• **Document extract**:
Segment Open

From a flyer distributed at the protest:
Women’s voices are being ignored and our rights eroded in the
name of ‘transgender equality’. Current policy recommendations
regarding transgender rights have a potentially adverse effect on women
in a number of ways:
The pressure on parents to accept a trans diagnosis for a gender non-conforming child, based on gender stereotypes
of clothing and toy preferences; or in the case of teenagers, to give
in to the social media contagion to which they might be susceptible.
The threat to current sex-based rights, which keep
males and females segregated in public places where women and girls
might be physically vulnerable. These include toilets, changing rooms,
rape crisis centres, refuges, hospital wards and prisons.
The inclusion of male-bodied, male-socialised people,
into areas of success and achievement where women currently have their
own space in order to make competition fair or to level the playing
field. These include sports, prizes and awards, shortlists and quotas.
The negative affect on the lesbian community of the
pressure on young women to identify as trans rather than as lesbian.
There is also pressure to accept male-bodied self-identified ‘lesbians’
as sexual partners.
The skewing of national statistics regarding crime,
due to the higher rate of offending by male transitioners as opposed to
women, with possible knock-on effects on funding for women’s services.
The effect on the ‘trans widows’ of men (and it
mostly is men) who transition in middle age. There is nowhere for these
women to turn: all the help and support is directed towards the ‘trans’
person.
The changing of language pertinent to women and
girls in order to make it more trans-inclusive, thereby making ‘women’s
issues’ impossible to talk about. This includes the use of such terms as
‘pregnant people’ by health providers.
No women’s groups were invited to testify at the 2015 Women’s and
Equalities Committee hearings on the largest proposed rollback to the
legal status of women since the birth of the Suffrage Movement.
The Independent covered the growing outrage in January of this year, reporting on Committee Chair MP Maria Miller: “The
former Culture secretary said she was taken aback by the
“extraordinary” hostility from a minority of women “purporting to be
feminists”.
“The only negative reaction that I’ve seen has been by individuals purporting to be feminists,” Miller went on to say.
Fellow committee member, Labour MP Jess Phillips, was quoted as saying: “Some feminists prioritise gender equality above all else, but I think we should also do our bit to promote general equality.”

Segment Closed

• **Information provided**:
Segment Open

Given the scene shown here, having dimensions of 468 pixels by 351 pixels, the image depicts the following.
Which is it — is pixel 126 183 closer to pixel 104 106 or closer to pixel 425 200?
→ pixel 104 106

Segment Closed
Segment Open

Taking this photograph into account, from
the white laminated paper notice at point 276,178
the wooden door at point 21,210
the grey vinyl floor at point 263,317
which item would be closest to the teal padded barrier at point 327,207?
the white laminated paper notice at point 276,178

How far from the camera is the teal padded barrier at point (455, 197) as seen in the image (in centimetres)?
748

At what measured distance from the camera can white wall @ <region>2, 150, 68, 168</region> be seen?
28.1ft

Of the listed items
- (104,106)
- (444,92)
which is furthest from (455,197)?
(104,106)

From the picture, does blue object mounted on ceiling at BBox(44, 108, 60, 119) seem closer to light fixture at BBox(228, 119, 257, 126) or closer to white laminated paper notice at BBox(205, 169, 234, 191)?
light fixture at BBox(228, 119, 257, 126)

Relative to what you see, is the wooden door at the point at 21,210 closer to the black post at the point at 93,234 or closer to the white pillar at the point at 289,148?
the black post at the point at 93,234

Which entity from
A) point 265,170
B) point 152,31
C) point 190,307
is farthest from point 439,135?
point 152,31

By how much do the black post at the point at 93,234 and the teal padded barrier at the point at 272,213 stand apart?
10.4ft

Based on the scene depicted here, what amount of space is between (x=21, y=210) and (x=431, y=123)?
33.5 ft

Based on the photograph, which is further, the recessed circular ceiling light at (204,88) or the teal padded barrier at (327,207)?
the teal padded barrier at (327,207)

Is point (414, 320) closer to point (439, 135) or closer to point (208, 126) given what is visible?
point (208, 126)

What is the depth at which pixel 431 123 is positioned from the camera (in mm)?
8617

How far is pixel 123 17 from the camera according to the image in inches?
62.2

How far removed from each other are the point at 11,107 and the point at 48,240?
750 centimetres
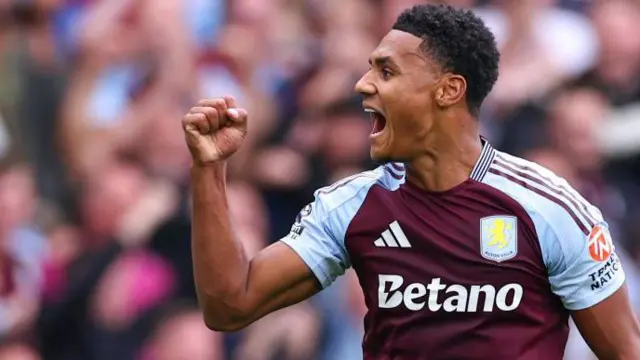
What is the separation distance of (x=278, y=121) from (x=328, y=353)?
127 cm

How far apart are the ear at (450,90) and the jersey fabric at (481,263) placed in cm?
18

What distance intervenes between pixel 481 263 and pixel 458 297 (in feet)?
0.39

Segment Closed
Segment Open

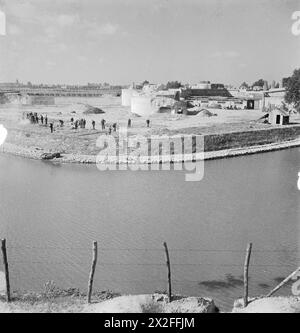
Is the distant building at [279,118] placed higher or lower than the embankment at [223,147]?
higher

Segment Closed

• **What to work on**: How would you sum up the protest flyer text in two sentences?

• **Task result**: The flyer argues that women's voices are being ignored and that current transgender policy recommendations could harm women in several ways. These include pressure on parents and young people, threats to sex-segregated spaces such as toilets and prisons, male-bodied people entering women's sports and awards, skewed crime statistics, the neglect of "trans widows," and changes to language such as "pregnant people," and it states that no women's groups were invited to testify at the 2015 Women's and Equalities Committee hearings, while The Independent is quoted reporting Committee Chair Maria Miller's view that the only negative reaction came from individuals purporting to be feminists.